Merging BERT-based embedding models

tomaarsen commented 4 months ago

Hello!

I've noticed that #269 introduces support for BERT-based model merging. I've tried it out on a few that I fancy, and I've been having a few issues.

My Config

models:
  - model: mixedbread-ai/mxbai-embed-large-v1
  - model: BAAI/bge-large-zh-v1.5
  - model: WhereIsAI/UAE-Large-V1
merge_method: model_stock
base_model: mixedbread-ai/mxbai-embed-large-v1

with

mergekit-yaml .\bert-config.yaml merged_model

Output

Traceback (most recent call last):
  File "[sic]/.conda/envs/mergekit/lib/runpy.py", line 197, in _run_module_as_main
    return _run_code(code, main_globals, None,
  File "[sic]/.conda/envs/mergekit/lib/runpy.py", line 87, in _run_code
    exec(code, run_globals)
  File "[sic]/.conda/envs/mergekit/Scripts/mergekit-yaml.exe/__main__.py", line 7, in <module>
  File "[sic]/.conda/envs/mergekit/lib/site-packages/click/core.py", line 1157, in __call__
    return self.main(*args, **kwargs)
  File "[sic]/.conda/envs/mergekit/lib/site-packages/click/core.py", line 1078, in main
    rv = self.invoke(ctx)
  File "[sic]/.conda/envs/mergekit/lib/site-packages/click/core.py", line 1434, in invoke
    return ctx.invoke(self.callback, **ctx.params)
  File "[sic]/.conda/envs/mergekit/lib/site-packages/click/core.py", line 783, in invoke
    return __callback(*args, **kwargs)
  File "[sic]code/mergekit/mergekit/options.py", line 78, in wrapper
    f(*args, **kwargs)
  File "[sic]/code/mergekit/mergekit/scripts/run_yaml.py", line 47, in main
    run_merge(
  File "[sic]/code/mergekit/mergekit/merge.py", line 87, in run_merge
    for _task, value in exec.run():
  File "[sic]/code/mergekit/mergekit/graph.py", line 191, in run
    res = task.execute(**arguments)
  File "[sic]/code/mergekit/mergekit/io/tasks.py", line 78, in execute
    raise RuntimeError(
RuntimeError: Tensor bert.encoder.layer.23.output.LayerNorm.weight required but not present in model WhereIsAI/UAE-Large-V1

I resolved this by updating bert.json and removing the bert. at the start of each weight. That part does not exist when you load the model with AutoModel or BertModel, only with BertModelFor....

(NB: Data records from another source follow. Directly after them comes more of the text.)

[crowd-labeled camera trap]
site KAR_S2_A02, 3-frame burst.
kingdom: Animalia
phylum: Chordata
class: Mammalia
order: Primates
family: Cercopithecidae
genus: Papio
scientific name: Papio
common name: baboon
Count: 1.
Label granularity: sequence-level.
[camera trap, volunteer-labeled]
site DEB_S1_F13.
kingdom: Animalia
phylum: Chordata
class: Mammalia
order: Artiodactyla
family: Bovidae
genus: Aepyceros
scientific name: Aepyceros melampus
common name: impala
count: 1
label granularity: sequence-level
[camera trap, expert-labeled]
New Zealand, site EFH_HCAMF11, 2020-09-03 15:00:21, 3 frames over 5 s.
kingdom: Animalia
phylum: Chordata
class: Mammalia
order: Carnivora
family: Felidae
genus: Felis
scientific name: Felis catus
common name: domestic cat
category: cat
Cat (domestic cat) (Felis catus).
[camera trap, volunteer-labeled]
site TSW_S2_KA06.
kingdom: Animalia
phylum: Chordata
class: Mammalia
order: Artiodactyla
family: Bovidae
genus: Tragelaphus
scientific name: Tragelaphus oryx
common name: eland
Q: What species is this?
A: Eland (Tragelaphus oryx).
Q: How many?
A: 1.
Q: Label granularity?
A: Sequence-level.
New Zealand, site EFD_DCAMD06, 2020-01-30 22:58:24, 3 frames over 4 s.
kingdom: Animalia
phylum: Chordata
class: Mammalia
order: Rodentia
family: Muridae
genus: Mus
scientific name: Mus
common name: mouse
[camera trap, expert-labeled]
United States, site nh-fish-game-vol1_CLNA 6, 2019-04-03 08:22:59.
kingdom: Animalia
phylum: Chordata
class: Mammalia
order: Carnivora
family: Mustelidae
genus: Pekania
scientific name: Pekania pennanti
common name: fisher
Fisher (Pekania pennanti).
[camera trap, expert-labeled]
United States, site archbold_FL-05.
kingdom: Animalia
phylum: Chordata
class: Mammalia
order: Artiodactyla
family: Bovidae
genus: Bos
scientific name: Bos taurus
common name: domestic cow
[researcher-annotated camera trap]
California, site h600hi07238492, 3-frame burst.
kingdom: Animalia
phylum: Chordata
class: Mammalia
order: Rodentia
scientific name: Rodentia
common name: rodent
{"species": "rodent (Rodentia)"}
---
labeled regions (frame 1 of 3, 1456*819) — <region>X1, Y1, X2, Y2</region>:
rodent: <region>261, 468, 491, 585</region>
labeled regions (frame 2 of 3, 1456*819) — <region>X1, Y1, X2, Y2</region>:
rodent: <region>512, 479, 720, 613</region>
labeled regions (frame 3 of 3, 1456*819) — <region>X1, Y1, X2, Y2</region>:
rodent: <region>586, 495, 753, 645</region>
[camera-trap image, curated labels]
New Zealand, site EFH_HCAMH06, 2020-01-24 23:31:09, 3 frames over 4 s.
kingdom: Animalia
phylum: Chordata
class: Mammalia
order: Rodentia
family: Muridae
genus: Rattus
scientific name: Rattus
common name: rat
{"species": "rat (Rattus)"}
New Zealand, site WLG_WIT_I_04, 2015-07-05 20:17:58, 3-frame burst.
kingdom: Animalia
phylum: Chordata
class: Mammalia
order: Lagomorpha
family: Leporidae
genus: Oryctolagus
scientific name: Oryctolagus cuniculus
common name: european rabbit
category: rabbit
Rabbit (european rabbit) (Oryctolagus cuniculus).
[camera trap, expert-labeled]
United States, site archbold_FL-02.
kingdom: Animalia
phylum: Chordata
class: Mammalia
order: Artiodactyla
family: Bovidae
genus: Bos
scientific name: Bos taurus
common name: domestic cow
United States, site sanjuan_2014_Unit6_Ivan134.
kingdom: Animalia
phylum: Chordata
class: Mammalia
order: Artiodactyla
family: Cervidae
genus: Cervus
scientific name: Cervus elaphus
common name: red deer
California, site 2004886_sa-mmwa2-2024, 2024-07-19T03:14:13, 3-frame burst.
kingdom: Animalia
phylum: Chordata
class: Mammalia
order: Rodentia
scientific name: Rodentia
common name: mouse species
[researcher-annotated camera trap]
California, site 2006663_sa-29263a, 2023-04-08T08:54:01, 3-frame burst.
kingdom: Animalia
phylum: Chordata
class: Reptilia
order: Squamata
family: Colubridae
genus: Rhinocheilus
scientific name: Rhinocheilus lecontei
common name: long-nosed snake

Upon retrying, I get the following error instead:

Fetching 9 files: 100%|███████████████████████████████████████████████████████████████████████████████████████████████████████████████████████████████████████████████████████| 9/9 [00:00<?, ?it/s]
Fetching 9 files: 100%|███████████████████████████████████████████████████████████████████████████████████████████████████████████████████████████████████████████████████████| 9/9 [00:00<?, ?it/s] 
Fetching 9 files: 100%|███████████████████████████████████████████████████████████████████████████████████████████████████████████████████████████████████████████████████████| 9/9 [00:00<?, ?it/s] 
Warmup loader cache: 100%|████████████████████████████████████████████████████████████████████████████████████████████████████████████████████████████████████████████| 3/3 [00:01<00:00,  2.01it/s] 
 99%|███████████████████████████████████████████████████████████████████████████████████████████████████████████████████████████████████████████████████████▊  | 2321/2354 [00:02<00:00, 809.82it/s]
Traceback (most recent call last):
  File "[sic]/.conda/envs/mergekit/lib/runpy.py", line 197, in _run_module_as_main
    return _run_code(code, main_globals, None,
  File "[sic]/.conda/envs/mergekit/lib/runpy.py", line 87, in _run_code
    exec(code, run_globals)
  File "[sic]/.conda/envs/mergekit/Scripts/mergekit-yaml.exe/__main__.py", line 7, in <module>
  File "[sic]/.conda/envs/mergekit/lib/site-packages/click/core.py", line 1157, in __call__
    return self.main(*args, **kwargs)
  File "[sic]/.conda/envs/mergekit/lib/site-packages/click/core.py", line 1078, in main
    rv = self.invoke(ctx)
  File "[sic]/.conda/envs/mergekit/lib/site-packages/click/core.py", line 1434, in invoke
    return ctx.invoke(self.callback, **ctx.params)
  File "[sic]/.conda/envs/mergekit/lib/site-packages/click/core.py", line 783, in invoke
    return __callback(*args, **kwargs)
  File "[sic]/code/mergekit/mergekit/options.py", line 78, in wrapper
    f(*args, **kwargs)
  File "[sic]/code/mergekit/mergekit/scripts/run_yaml.py", line 47, in main
    run_merge(
  File "[sic]/code/mergekit/mergekit/merge.py", line 87, in run_merge
    for _task, value in exec.run():
  File "[sic]/code/mergekit/mergekit/graph.py", line 191, in run
    res = task.execute(**arguments)
  File "[sic]/code/mergekit/mergekit/merge_methods/model_stock.py", line 43, in execute
    raise ValueError(
ValueError: ModelStockMerge requires at least 3 models (base plus two+ others)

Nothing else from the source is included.